I'm interested in knowing how everyone is importing their data into
their production Hive clusters.
Let me explain a little more. At the moment, I have log files (which
are divided into 5 minute chunks, per event type (of which there are
around 10), per server (a few 10s) arriving on one of my Hadoop nodes.
These log files then get glued together by some custom code, into
entity+hour buckets. The code does a few non-utterly trivial things:
* It supports an (almost) atomic file append.

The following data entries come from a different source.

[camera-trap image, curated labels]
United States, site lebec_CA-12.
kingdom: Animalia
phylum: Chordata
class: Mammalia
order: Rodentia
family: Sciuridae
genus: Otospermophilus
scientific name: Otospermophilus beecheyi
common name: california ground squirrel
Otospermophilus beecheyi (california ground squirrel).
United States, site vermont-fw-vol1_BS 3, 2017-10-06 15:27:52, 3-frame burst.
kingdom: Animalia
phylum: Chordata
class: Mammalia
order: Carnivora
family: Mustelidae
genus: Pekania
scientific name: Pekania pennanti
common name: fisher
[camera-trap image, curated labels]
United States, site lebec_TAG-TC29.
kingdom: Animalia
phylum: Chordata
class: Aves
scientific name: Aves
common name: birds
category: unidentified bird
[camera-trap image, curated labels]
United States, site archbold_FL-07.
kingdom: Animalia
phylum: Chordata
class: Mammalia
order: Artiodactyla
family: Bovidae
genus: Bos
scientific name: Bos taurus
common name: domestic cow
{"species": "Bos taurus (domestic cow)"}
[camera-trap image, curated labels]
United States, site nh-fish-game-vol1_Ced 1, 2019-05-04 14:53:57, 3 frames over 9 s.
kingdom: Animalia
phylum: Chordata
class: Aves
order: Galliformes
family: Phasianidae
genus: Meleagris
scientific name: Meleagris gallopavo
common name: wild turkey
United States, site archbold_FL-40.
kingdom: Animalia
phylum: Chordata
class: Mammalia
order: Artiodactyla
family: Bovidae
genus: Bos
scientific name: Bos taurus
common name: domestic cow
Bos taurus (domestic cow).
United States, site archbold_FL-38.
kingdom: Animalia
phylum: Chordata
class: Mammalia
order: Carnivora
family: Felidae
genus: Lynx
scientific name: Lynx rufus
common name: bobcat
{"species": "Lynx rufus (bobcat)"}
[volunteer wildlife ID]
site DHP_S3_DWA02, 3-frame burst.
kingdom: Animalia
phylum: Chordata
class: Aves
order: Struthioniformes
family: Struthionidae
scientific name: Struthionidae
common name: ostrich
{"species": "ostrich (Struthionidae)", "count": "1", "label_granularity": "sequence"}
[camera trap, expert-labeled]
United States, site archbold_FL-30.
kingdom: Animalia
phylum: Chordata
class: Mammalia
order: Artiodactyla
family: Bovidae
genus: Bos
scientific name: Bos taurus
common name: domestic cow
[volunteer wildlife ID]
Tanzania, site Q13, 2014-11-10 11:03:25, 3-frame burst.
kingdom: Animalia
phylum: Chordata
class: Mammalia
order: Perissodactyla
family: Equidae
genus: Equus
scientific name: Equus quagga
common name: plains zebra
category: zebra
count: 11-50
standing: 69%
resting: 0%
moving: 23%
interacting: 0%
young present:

* It parses the timestamp out of each line in the log file to ensure
that it ends up in the correct hour bucket (because some log file
rotation ends up with some events from x:04:59.9 being written in the
* Once an entity+hour bucket hasn't changed for a while, it gets
pushed into Hive.
There's a bug in the code which is proving hard to track down amongst
our high volume logs (hundreds of millions to billions of events per
day), and we're going to shortly replace this architecture anyway with
something based around Kafka/Flume/Storm, but I need an interim
solution to the log aggregation problem.
I can't just load the raw log files into Hive because it will most
probably make the metastore grind to a halt (we easily processes tens
of thousands of log files per day), and having one map task per file
(I think) means the overheads of processing all of these files will be
non-trivial. Is something like Flume the right way to go?
If people are happy to share their data import strategies then that'd be great.